We are a small organization with tremendous impact. This impact is derived from key innovations and from a very efficient approach to our work. Sixty percent of the world’s poor rely on natural resources for survival—for water, food, medicine, and energy. The majority of these people are women. Yet all around the world, organizations have approached environmental degradation as a separate issue from poverty, have failed to fully engage women in finding solution for environmental degradation, and have not ensured that women accrue benefits from conservation efforts. New Course is focused on engaging women to find solutions to address the interconnected problems of poverty and environmental decline. In short – we bring two key innovations to the non-profit community:
- We systematically engage women
- We are not an environment organization. We are not a development organization. We are both. It is difficult – if not impossible – to deliver long-term successful results if you only work on one of these issues at a time.

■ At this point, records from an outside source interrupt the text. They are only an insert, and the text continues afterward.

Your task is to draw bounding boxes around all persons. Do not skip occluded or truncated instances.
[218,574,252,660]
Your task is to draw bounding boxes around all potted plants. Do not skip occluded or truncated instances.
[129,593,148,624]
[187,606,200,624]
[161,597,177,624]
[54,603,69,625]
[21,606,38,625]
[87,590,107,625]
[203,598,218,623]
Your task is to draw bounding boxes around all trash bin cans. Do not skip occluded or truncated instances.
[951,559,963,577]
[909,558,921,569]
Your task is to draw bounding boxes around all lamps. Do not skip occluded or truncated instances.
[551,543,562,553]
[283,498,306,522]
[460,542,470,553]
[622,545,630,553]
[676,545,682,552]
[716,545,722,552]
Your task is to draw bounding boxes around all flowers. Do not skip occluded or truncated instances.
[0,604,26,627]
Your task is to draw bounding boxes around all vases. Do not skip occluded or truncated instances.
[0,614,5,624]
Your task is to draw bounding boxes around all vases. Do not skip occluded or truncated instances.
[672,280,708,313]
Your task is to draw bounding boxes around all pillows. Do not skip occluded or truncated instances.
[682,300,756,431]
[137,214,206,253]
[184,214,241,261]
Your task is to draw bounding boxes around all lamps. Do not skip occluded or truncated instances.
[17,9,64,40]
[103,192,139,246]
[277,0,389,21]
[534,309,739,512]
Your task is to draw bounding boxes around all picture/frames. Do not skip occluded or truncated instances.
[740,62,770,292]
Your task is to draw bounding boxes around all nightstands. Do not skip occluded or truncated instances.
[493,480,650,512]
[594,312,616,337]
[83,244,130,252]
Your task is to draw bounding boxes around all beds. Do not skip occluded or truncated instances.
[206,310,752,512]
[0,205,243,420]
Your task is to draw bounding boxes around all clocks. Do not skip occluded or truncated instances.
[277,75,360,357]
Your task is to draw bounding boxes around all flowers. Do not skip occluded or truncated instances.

Our work happens in three stages:
New Course works with other organizations to learn from the past and generate improved solutions for the future. We analyze what our partners do and what they don’t do. But perhaps more importantly – we look at how our partners do things. Who do they talk to? Who don’t they talk to? Who do they train? Who don’t they train? Who benefits from their efforts? Who doesn’t? Those answers are mission critical (often with serious implications for women around the world!). We also look at data and data collection process, planning process and resulting strategies, and how and where they implement programs. Of course we also analyze results and determine what – in the end – works and what doesn’t.
After all of that thinking and learning – we have a process that is akin to a for-profit’s version of R&D. We test drive pilot programs. Working with partners, we develop and test solutions that are innovative and effective in terms of both processes and products because we know it isn’t always what you do – it’s how you do it. We try and find solutions that will solve both environment and poverty problems at the same time. And we make sure that women are included in, and central to, all of these efforts.
Finally, we analyze our findings and we disseminate them to our partners, people, organizations and decision makers so that they can “do” much more efficiently and effectively. We have many outlets for disseminating information and we have a growing list of partners that turn to us for technical know-how. Perhaps the most unique aspect of our business model is that in the end, we hope everyone takes our ideas to systematically engage women and to simultaneously tackle poverty and environmental degradation – and steals them. That’s right. We want all of our partners to take our idea and run with them. When a project is successful, an innovation works, a solution is found – we help our partners use it, deploy it and change the course of women’s lives wherever they are working.